(WHAT TO PRODUCE): Show each line of the records below that contains the word "camera", copying it in full.

"""

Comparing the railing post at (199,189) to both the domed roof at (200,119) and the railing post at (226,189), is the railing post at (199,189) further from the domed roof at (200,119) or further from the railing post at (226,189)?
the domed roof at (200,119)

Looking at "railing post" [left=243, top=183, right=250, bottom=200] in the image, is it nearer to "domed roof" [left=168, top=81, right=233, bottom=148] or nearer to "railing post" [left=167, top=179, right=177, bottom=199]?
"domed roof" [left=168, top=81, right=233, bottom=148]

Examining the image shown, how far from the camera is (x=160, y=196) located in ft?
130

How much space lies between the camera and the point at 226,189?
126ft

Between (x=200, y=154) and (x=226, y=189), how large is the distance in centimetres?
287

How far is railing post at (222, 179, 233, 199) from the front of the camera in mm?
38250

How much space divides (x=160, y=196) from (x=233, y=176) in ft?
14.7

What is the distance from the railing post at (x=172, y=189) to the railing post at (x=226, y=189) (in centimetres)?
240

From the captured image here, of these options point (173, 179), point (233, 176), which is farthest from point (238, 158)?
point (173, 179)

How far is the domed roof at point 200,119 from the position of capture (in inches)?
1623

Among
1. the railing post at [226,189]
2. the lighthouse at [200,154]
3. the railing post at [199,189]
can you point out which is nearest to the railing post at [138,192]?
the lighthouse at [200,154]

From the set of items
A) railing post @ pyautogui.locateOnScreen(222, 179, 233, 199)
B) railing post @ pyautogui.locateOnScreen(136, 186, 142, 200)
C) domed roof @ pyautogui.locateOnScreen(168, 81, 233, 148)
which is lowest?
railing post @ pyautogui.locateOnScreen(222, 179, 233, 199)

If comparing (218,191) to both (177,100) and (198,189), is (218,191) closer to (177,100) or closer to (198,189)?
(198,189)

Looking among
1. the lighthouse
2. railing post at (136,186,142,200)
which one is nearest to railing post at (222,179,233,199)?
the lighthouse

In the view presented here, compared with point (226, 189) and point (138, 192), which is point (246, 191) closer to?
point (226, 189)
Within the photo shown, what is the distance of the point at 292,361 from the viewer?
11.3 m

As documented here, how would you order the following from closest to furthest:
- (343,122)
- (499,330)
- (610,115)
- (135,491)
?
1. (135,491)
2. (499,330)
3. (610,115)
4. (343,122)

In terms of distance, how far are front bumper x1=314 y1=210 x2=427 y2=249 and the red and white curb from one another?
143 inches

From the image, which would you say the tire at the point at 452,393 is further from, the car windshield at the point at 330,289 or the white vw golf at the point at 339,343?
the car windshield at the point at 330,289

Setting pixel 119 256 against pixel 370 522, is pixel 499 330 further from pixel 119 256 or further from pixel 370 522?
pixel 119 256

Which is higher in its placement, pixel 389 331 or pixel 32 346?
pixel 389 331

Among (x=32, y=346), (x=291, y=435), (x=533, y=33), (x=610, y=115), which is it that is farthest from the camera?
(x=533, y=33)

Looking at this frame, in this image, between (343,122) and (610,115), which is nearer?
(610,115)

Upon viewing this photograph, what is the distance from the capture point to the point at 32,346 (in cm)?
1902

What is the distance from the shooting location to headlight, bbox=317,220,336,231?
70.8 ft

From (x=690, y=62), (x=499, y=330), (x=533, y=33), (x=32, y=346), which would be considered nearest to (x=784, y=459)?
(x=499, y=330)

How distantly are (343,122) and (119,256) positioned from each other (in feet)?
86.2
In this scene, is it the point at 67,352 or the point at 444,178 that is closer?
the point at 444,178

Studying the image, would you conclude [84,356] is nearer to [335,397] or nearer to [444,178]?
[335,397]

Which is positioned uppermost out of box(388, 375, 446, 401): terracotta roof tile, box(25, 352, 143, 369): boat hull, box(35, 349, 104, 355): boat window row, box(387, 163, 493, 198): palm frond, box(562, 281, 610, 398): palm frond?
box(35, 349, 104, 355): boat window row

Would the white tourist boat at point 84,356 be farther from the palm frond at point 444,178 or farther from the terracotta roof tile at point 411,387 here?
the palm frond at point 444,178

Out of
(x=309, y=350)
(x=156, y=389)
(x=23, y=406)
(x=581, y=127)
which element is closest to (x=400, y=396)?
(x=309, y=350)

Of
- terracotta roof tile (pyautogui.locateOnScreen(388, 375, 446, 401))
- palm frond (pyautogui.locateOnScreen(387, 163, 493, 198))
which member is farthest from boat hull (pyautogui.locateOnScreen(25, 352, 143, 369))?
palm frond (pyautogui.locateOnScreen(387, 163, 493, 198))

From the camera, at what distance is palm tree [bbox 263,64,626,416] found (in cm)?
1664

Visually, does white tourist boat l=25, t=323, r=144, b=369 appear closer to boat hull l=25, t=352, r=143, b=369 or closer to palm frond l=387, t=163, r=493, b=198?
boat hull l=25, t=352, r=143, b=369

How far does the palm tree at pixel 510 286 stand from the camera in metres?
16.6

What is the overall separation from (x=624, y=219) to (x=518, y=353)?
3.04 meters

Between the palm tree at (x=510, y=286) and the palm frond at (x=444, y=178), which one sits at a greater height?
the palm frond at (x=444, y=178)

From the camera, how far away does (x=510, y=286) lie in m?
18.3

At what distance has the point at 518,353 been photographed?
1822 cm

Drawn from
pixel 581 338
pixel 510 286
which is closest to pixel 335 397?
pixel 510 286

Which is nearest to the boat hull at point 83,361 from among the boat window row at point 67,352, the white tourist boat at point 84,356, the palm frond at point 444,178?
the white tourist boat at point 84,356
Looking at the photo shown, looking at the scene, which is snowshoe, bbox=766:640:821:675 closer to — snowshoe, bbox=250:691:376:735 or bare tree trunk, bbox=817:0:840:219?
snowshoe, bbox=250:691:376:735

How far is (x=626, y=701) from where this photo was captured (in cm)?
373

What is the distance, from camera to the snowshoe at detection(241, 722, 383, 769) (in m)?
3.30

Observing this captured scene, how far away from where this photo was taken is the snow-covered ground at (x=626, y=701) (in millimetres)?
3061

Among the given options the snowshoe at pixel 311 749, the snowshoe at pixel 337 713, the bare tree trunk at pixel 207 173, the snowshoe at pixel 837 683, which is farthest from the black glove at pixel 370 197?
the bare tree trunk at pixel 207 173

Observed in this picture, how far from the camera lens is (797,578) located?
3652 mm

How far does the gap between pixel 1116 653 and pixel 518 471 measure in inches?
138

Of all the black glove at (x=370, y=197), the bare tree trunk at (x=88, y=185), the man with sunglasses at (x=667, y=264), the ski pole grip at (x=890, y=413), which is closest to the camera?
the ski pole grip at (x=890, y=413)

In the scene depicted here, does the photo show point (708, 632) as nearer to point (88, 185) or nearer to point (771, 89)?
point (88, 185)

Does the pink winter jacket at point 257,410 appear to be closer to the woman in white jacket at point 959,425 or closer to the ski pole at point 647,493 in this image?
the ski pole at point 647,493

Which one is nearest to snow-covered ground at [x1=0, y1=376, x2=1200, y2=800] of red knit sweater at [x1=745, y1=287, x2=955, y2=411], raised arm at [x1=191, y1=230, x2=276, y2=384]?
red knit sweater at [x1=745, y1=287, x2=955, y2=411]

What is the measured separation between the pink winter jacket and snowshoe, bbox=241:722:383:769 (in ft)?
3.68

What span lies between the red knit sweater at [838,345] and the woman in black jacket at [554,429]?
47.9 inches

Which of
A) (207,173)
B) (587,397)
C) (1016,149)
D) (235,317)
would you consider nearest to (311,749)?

"""

(RESULT OF THE TASK):
Examining the image shown, how far from the camera is (x=160, y=196) located in ft?
How much space lies between the camera and the point at 226,189?
How far is railing post at (222, 179, 233, 199) from the front of the camera in mm?
Among (x=32, y=346), (x=291, y=435), (x=533, y=33), (x=610, y=115), which is it that is farthest from the camera?
From the camera, at what distance is palm tree [bbox 263,64,626,416] found (in cm)?
How far does the palm tree at pixel 510 286 stand from the camera in metres?
From the camera, how far away does (x=510, y=286) lie in m?
What is the distance, from camera to the snowshoe at detection(241, 722, 383, 769) (in m)?
Observed in this picture, how far from the camera lens is (797,578) located?
Of all the black glove at (x=370, y=197), the bare tree trunk at (x=88, y=185), the man with sunglasses at (x=667, y=264), the ski pole grip at (x=890, y=413), which is closest to the camera?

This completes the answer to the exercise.